A morte foi anunciada pela família através das redes sociais da própria, onde, desde 2019 — ano em que recebeu o diagnóstico —, partilhava a sua jornada. Numa mensagem emotiva, os pais destacaram a coragem da filha: “Lutou até ao último segundo para seguir em frente”, escreveram, acrescentando que María “já está a descansar”.

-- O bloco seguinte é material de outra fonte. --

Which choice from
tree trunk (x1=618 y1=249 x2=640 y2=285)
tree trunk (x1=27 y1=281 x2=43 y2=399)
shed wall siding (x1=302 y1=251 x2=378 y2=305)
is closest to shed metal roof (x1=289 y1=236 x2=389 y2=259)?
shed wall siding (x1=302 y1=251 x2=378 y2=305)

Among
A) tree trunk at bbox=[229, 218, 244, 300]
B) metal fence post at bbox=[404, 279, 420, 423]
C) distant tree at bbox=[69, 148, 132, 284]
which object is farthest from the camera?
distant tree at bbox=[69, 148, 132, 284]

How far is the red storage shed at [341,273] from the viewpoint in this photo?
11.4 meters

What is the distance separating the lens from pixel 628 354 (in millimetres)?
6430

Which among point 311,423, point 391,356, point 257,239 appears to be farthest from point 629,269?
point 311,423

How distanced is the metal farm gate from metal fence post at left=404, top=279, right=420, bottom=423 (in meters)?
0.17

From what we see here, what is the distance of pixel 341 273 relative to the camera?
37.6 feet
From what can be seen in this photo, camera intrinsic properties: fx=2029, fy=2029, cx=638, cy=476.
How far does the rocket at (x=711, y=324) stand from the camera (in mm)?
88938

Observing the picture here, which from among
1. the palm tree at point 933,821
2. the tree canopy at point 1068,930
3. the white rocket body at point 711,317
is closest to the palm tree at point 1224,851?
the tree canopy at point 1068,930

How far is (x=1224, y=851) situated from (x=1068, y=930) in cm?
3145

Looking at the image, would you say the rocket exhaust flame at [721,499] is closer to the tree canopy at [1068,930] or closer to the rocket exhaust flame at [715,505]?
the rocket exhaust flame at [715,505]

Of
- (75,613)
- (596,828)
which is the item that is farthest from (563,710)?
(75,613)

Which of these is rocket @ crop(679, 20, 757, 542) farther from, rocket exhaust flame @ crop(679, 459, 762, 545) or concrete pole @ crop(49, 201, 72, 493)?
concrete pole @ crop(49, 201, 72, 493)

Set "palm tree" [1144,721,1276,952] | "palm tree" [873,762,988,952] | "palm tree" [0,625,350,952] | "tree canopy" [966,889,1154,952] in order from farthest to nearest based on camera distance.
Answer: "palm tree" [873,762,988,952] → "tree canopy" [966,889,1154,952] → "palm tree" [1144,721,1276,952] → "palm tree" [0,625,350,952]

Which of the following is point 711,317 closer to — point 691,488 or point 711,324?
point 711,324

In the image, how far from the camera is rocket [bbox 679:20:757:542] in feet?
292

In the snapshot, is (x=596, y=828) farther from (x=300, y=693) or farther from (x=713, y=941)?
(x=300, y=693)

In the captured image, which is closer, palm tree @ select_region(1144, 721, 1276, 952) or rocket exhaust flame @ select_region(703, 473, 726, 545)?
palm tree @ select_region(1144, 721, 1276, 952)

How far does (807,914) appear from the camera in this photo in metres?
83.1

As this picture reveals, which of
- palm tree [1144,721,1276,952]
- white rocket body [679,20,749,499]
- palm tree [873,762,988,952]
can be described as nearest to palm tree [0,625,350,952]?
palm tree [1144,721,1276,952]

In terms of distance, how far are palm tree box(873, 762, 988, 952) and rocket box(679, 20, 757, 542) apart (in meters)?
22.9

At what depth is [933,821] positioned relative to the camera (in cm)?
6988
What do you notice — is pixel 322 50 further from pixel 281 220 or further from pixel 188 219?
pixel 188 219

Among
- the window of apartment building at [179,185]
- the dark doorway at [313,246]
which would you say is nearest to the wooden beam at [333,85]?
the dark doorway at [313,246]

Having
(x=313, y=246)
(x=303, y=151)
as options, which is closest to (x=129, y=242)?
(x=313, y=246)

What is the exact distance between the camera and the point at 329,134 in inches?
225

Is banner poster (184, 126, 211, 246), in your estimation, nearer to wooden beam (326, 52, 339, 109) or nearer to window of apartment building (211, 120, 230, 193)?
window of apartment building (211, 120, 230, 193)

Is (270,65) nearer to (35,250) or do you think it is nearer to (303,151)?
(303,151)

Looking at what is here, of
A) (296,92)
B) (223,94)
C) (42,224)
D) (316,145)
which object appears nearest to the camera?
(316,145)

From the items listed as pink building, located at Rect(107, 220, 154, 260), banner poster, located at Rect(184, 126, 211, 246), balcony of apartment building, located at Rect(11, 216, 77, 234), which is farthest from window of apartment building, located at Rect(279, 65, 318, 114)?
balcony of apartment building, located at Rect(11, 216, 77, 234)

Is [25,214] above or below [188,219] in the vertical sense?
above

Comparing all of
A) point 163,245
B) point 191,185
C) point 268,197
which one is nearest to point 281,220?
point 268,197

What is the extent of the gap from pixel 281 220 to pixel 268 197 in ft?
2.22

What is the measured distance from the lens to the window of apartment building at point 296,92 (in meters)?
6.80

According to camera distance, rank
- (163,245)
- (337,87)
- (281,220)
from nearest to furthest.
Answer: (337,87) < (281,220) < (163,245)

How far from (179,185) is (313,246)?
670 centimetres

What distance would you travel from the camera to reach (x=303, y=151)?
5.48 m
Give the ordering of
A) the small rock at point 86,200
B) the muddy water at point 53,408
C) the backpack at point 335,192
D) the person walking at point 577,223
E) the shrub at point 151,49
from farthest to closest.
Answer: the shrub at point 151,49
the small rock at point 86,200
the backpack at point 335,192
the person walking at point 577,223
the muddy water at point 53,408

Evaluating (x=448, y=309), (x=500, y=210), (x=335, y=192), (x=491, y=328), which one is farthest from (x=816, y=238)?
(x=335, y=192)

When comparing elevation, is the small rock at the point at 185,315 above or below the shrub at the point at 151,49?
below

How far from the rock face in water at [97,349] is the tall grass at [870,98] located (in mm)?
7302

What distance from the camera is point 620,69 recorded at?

Diagnosticada aos sete anos, María tornou-se um símbolo de força e esperança, mobilizando uma vasta comunidade de apoio. Através da associação “La Sonrisa de María”, ajudou a angariar fundos para a investigação oncológica, sensibilizando milhares de pessoas para a doença.
A sua história ultrapassou fronteiras e tocou várias figuras públicas, entre elas o capitão da seleção espanhola, Álvaro Morata, que deixou uma mensagem de despedida nas redes sociais: “Descansa em paz, minha menina. Um dia voltaremos a ver-nos”.
Durante o Euro 2024, María foi convidada pela seleção espanhola e teve a oportunidade de levantar o troféu, num momento que a própria descreveu como um dos mais felizes da sua vida.
Ao longo dos anos, conheceu também várias personalidades, incluindo a rainha Letizia de Espanha e o Papa Francisco, encontros que marcou como “inesquecíveis”.
Nos últimos tempos, encontrava-se a realizar um tratamento inovador no Hospital Infantil Universitário Niño Jesús, mas a evolução da doença acabou por não permitir a recuperação.
A história de María Caamaño deixa uma marca de coragem, solidariedade e inspiração, sendo recordada por milhares de pessoas que acompanharam a sua luta ao longo de mais de seis anos.